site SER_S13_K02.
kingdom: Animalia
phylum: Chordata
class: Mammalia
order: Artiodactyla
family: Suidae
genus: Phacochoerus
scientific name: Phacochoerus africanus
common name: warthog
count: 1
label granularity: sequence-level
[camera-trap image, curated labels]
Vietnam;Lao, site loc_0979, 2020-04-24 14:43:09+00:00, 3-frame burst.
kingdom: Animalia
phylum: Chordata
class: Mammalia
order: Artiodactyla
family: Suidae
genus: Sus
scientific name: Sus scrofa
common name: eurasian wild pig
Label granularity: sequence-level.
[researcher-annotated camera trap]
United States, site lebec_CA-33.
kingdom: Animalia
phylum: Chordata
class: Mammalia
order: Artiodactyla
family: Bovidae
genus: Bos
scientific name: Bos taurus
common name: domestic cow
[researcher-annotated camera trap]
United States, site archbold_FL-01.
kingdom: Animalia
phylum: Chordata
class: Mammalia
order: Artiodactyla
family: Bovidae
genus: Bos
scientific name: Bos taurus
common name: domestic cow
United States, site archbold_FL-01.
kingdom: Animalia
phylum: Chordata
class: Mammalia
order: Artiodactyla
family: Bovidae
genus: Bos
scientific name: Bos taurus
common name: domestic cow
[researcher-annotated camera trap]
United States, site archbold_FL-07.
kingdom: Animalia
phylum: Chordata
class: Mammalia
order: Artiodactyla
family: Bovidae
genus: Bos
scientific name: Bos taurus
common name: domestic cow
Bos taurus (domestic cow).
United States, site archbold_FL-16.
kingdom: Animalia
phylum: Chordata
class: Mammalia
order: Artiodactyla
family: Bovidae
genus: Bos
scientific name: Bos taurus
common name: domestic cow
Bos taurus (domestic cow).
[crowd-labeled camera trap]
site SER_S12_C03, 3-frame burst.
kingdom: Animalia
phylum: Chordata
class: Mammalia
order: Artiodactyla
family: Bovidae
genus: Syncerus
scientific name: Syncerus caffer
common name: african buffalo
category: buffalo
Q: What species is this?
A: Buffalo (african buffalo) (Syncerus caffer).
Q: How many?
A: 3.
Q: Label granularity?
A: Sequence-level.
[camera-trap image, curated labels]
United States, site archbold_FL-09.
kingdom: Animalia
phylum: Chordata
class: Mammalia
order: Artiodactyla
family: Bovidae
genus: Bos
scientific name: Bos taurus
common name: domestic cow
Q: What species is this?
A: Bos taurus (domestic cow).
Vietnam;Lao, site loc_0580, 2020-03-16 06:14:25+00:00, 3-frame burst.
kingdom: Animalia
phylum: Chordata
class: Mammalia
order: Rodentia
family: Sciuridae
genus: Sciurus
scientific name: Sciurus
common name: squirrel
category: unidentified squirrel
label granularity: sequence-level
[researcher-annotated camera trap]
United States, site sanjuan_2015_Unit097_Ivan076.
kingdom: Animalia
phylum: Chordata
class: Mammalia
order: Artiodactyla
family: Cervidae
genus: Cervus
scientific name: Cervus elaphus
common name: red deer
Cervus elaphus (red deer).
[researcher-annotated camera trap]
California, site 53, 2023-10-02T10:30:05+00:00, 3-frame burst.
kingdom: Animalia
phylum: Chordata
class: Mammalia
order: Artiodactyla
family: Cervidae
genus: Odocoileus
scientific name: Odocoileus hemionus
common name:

▶ _WORK ITEM_: Give the data back in full, matching it character for character.

▶ _TASK ANSWER_:
site SER_S13_K02.
kingdom: Animalia
phylum: Chordata
class: Mammalia
order: Artiodactyla
family: Suidae
genus: Phacochoerus
scientific name: Phacochoerus africanus
common name: warthog
count: 1
label granularity: sequence-level
[camera-trap image, curated labels]
Vietnam;Lao, site loc_0979, 2020-04-24 14:43:09+00:00, 3-frame burst.
kingdom: Animalia
phylum: Chordata
class: Mammalia
order: Artiodactyla
family: Suidae
genus: Sus
scientific name: Sus scrofa
common name: eurasian wild pig
Label granularity: sequence-level.
[researcher-annotated camera trap]
United States, site lebec_CA-33.
kingdom: Animalia
phylum: Chordata
class: Mammalia
order: Artiodactyla
family: Bovidae
genus: Bos
scientific name: Bos taurus
common name: domestic cow
[researcher-annotated camera trap]
United States, site archbold_FL-01.
kingdom: Animalia
phylum: Chordata
class: Mammalia
order: Artiodactyla
family: Bovidae
genus: Bos
scientific name: Bos taurus
common name: domestic cow
United States, site archbold_FL-01.
kingdom: Animalia
phylum: Chordata
class: Mammalia
order: Artiodactyla
family: Bovidae
genus: Bos
scientific name: Bos taurus
common name: domestic cow
[researcher-annotated camera trap]
United States, site archbold_FL-07.
kingdom: Animalia
phylum: Chordata
class: Mammalia
order: Artiodactyla
family: Bovidae
genus: Bos
scientific name: Bos taurus
common name: domestic cow
Bos taurus (domestic cow).
United States, site archbold_FL-16.
kingdom: Animalia
phylum: Chordata
class: Mammalia
order: Artiodactyla
family: Bovidae
genus: Bos
scientific name: Bos taurus
common name: domestic cow
Bos taurus (domestic cow).
[crowd-labeled camera trap]
site SER_S12_C03, 3-frame burst.
kingdom: Animalia
phylum: Chordata
class: Mammalia
order: Artiodactyla
family: Bovidae
genus: Syncerus
scientific name: Syncerus caffer
common name: african buffalo
category: buffalo
Q: What species is this?
A: Buffalo (african buffalo) (Syncerus caffer).
Q: How many?
A: 3.
Q: Label granularity?
A: Sequence-level.
[camera-trap image, curated labels]
United States, site archbold_FL-09.
kingdom: Animalia
phylum: Chordata
class: Mammalia
order: Artiodactyla
family: Bovidae
genus: Bos
scientific name: Bos taurus
common name: domestic cow
Q: What species is this?
A: Bos taurus (domestic cow).
Vietnam;Lao, site loc_0580, 2020-03-16 06:14:25+00:00, 3-frame burst.
kingdom: Animalia
phylum: Chordata
class: Mammalia
order: Rodentia
family: Sciuridae
genus: Sciurus
scientific name: Sciurus
common name: squirrel
category: unidentified squirrel
label granularity: sequence-level
[researcher-annotated camera trap]
United States, site sanjuan_2015_Unit097_Ivan076.
kingdom: Animalia
phylum: Chordata
class: Mammalia
order: Artiodactyla
family: Cervidae
genus: Cervus
scientific name: Cervus elaphus
common name: red deer
Cervus elaphus (red deer).
[researcher-annotated camera trap]
California, site 53, 2023-10-02T10:30:05+00:00, 3-frame burst.
kingdom: Animalia
phylum: Chordata
class: Mammalia
order: Artiodactyla
family: Cervidae
genus: Odocoileus
scientific name: Odocoileus hemionus
common name:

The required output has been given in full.